You'll need to clamp 1x6 strips to the stud to keep this custom insert from going in crooked.  The strips make a passageway that forces the insert to stay at right angles to the sill while being hammered.

With your second question, IDK.  
This problem is about as messy as it gets.  I'd post drawings of the three different views 
https://www.quora.com/How-do-I-draw-elevation-and-sections-of-a-plan-in-engineering-drawing
as you imagine them, or more photos.


----------



## 92RSLT1 (Jan 11, 2018)

bud16415 said:


> Do you think the bottoms of the studs are bad also? Will you need to trim the studs and do a double bottom plate? Is there damage to walls and ceilings now because they have dropped due to rot?



Some of the studs are likely bad at the bottom. My first order of business was to take the siding off and a few sheets of the osb off and get a good look from the outside. Its very likely going to need a double bottom plate. In one spot I can reach my hand through where the bottom wall plate used to be and reach into the basement. 

As far as the inside goes, all the ceiling are intact and the walls have not cracked yet, but the tape seams in the corner have pulled apart indicating there has been some settling from the rot.

The wall I included a picture of runs parallel with the joist, so I'm not certain on this but I believe its sitting on a double rim joist, which is sitting on the sill, which is on the block foundation.
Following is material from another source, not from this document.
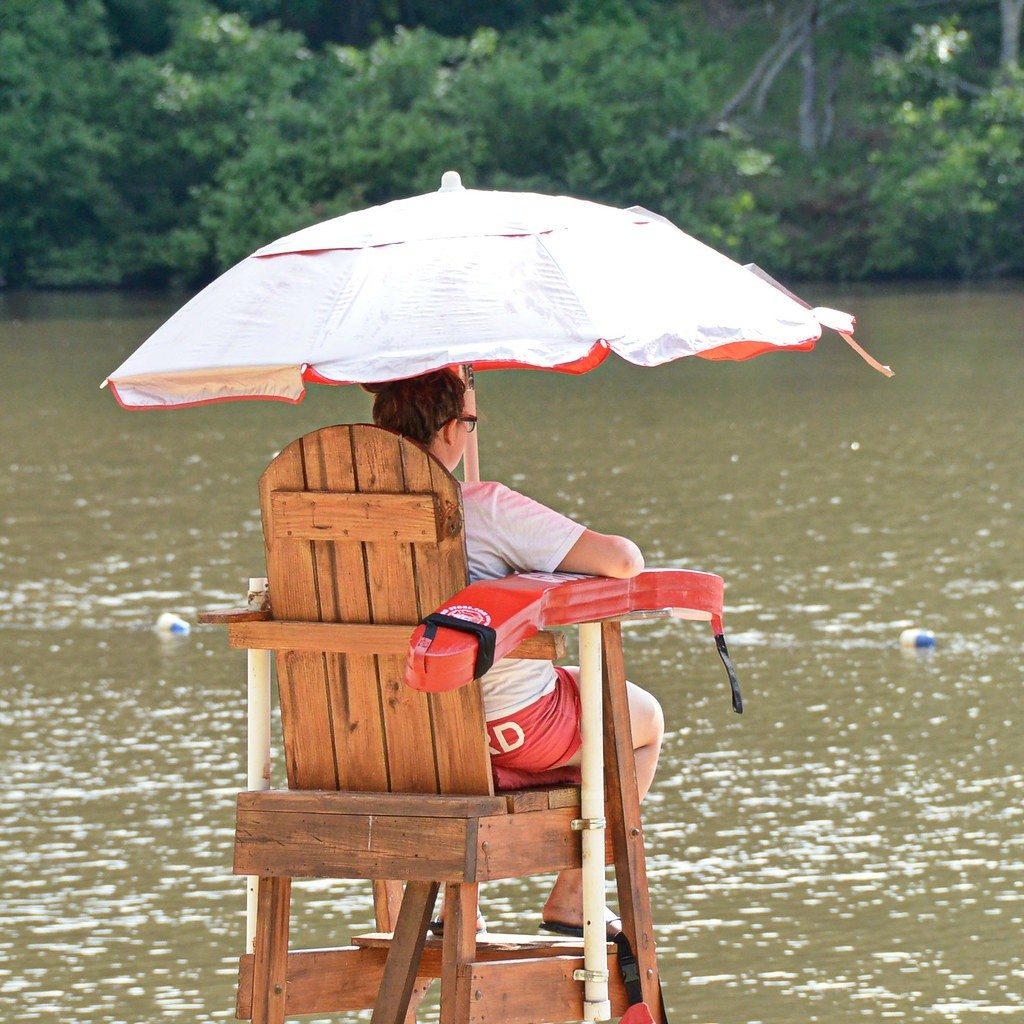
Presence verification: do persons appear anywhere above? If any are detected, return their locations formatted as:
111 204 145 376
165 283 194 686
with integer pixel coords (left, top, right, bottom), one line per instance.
360 366 664 941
The inner rim joist appears to be ok from the inside anyway, so its possible it might be OK. The outside rim will very likely need to be replaced, and the sill should be ok, since it was treated and appears to have been far enough away from the rot.


----------



## bud16415 (Jan 11, 2018)

92RSLT1 said:


> Some of the studs are likely bad at the bottom. My first order of business was to take the siding off and a few sheets of the osb off and get a good look from the outside. Its very likely going to need a double bottom plate. In one spot I can reach my hand through where the bottom wall plate used to be and reach into the basement.
> 
> As far as the inside goes, all the ceiling are intact and the walls have not cracked yet, but the tape seams in the corner have pulled apart indicating there has been some settling from the rot.
> 
> The wall I included a picture of runs parallel with the joist, so I'm not certain on this but I believe its sitting on a double rim joist, which is sitting on the sill, which is on the block foundation. The inner rim joist appears to be ok from the inside anyway, so its possible it might be OK. The outside rim will very likely need to be replaced, and the sill should be ok, since it was treated and appears to have been far enough away from the rot.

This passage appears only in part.